Neben exemplarischen Interpretationen enthält die Darstellung eine neue Sichtung der literarischen und kunsttheoretischen Außerungen zu Raphales Farbe aus fünf Jahrhunderten und ein Kapitel zur Stellung der Farbe im Auftraggeberkontrakt und im Werkprozeß.
Autorenporträt
Christoph Wagner, 1954 - 2010, hat mit seinen Essays, Kolumnen und zahlreichen Kochbuch-Bestsellern zur österreichischen Küche die Kultur des Essens und Genießens nachhaltig beeinflusst. Darüber hinaus verfasste er kulturhistorische Werke und literarische Kriminalromane.
Rezensionen

Frankfurter Allgemeine Zeitung - Rezension
Frankfurter Allgemeine Zeitung | Besprechung von 02.11.1999

Keine grünliche Verfärbung des Gesichts
Die Kunst des jungen Raffael zeugt von großem Farbbewusstsein / Von Hubert Locher

Es ist schwierig, über Farbe zu sprechen, schwieriger jedenfalls, als zu erzählen, wer auf einem Gemälde in welcher Aktion dargestellt ist. Das Gründungsparadigma der modernen Kunstgeschichte, die Stilgeschichte, ist von Winckelmann in seiner "Geschichte der Kunst des Altertums" (1764) ganz ohne Blick auf die Farbe definiert worden. Farbe ist für den Antikenverehrer nur eine mehr oder weniger überflüssige Zutat, die von dem ablenkt, worauf es eigentlich ankommt, und darin sind Winckelmann die Ästhetiker und Kunsthistoriker späterer Jahrzehnte mehrheitlich gefolgt. Natürlich ist auch von Belang, dass die Kunstgeschichte auf die Reproduktion angewiesen war, die zunächst im Kupferstich, dann als Fotografie die Werke nur farblos vergegenwärtigen konnte.

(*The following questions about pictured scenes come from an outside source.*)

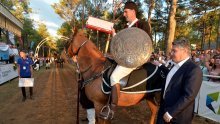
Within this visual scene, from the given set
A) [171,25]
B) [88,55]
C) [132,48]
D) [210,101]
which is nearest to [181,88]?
[132,48]

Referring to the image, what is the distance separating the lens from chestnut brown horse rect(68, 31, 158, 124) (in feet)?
16.5

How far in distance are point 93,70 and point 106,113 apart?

Spezifisch für die deutschsprachige "Koloritforschung" ist ihre weniger kulturgeschichtliche als phänomenologisch-hermeneutische Ausrichtung. Lorenz Dittmann hat mit Blick auf Ernst Strauß davon gesprochen, dieser habe an der "Grundlegung einer bildkünstlerischen ,Poetik'" gearbeitet. Koloritforschung in dieser Tradition befasst sich demnach mit Farbe als elementarem künstlerischem Gestaltungsmittel der Malerei im Rahmen des Versuches, zu einer Interpretation des Kunstwerkes aus der "reinen Anschauung" zu gelangen, hauptsächlich gestützt auf die Erfahrung systematischer Zusammenhänge der künstlerischen Gestaltungsmittel.

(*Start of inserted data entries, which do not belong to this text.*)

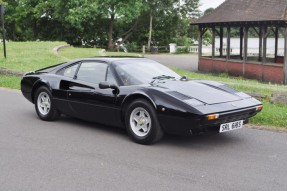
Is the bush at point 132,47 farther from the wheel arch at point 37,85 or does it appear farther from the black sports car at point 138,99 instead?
the black sports car at point 138,99

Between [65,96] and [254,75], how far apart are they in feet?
60.0

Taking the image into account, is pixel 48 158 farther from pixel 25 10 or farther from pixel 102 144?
pixel 25 10

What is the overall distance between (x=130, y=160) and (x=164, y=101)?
3.39 feet

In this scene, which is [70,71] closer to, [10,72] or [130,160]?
[130,160]

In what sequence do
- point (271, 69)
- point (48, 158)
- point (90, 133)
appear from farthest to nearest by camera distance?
point (271, 69) → point (90, 133) → point (48, 158)

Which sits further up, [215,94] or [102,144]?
[215,94]

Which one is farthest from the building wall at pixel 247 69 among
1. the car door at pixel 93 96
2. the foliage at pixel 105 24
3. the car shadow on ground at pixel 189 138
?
the car door at pixel 93 96

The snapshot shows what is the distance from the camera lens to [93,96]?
284 inches

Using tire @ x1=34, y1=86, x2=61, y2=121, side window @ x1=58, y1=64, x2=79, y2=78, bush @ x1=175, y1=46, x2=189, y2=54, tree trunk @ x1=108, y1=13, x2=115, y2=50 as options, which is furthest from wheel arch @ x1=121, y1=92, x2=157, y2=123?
bush @ x1=175, y1=46, x2=189, y2=54

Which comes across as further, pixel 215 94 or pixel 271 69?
pixel 271 69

In diese Tradition darf man auch die neueste Buchpublikation zum Problembereich einordnen, Christoph Wagners umfangreiche Arbeit zur Farbgestaltung des jungen Raffael, die als Saarbrücker Dissertation von Dittmann betreut worden ist. Die Studie geht aber insofern über das in diesen Kreisen bisher Unternommene hinaus, als sich Wagner nicht mit der Analyse des Kolorits aus der Anschauung und der Beschreibung der geschichtlich sich verändernden Verwendung von Farbe durch die Künstler begnügt. Vielmehr wird spezifisch nach dem Zusammenhang zwischen Farbgebung und Bildthema gefragt mit dem Ziel, im Werk des jungen Raffael die "Entstehung einer neuzeitlichen Bildmetaphorik" zu erfassen.

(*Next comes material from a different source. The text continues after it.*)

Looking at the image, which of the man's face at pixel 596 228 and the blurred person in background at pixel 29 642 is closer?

Das Beispiel des jungen Raffael ist aus mehreren Gründen besonders interessant. Seit jeher hat man die zwei Jahrzehnte um 1500 als eine entscheidende Phase in der Entwicklungsgeschichte der italienischen Malerei bestimmt. Es sind die Jahre, in denen Leonardo, Michelangelo und Raffael in Florenz mit einer neuen Auffassung von Figur und Raum auftreten und die Erfolgsmaler des Quattrocento plötzlich alt aussehen lassen. Leonardo, 1452 geboren, hat man mit seiner neuartigen Hell-dunkel-Malerei gewöhnlich eine Leitfunktion zugeschrieben; impliziert war damit, dass die Farbgestaltung in der Malerei um 1500 generell weniger wichtig gewesen sei. Spätestens mit der Restaurierung von Michelangelos Fresken in der Sixtinischen Kapelle, die dessen reiches Kolorit wieder offen legten, wurde die Einseitigkeit dieser Sicht klar. Auch im Falle Raffaels haben die in den letzten Jahrzehnten vorgenommenen Restaurierungen wichtiger früher Werke, etwa 1983 der Münchner "Heiligen Familie Canigiani", sichtbar gemacht, welche zentrale Rolle die Farbe in seinem Werk spielt.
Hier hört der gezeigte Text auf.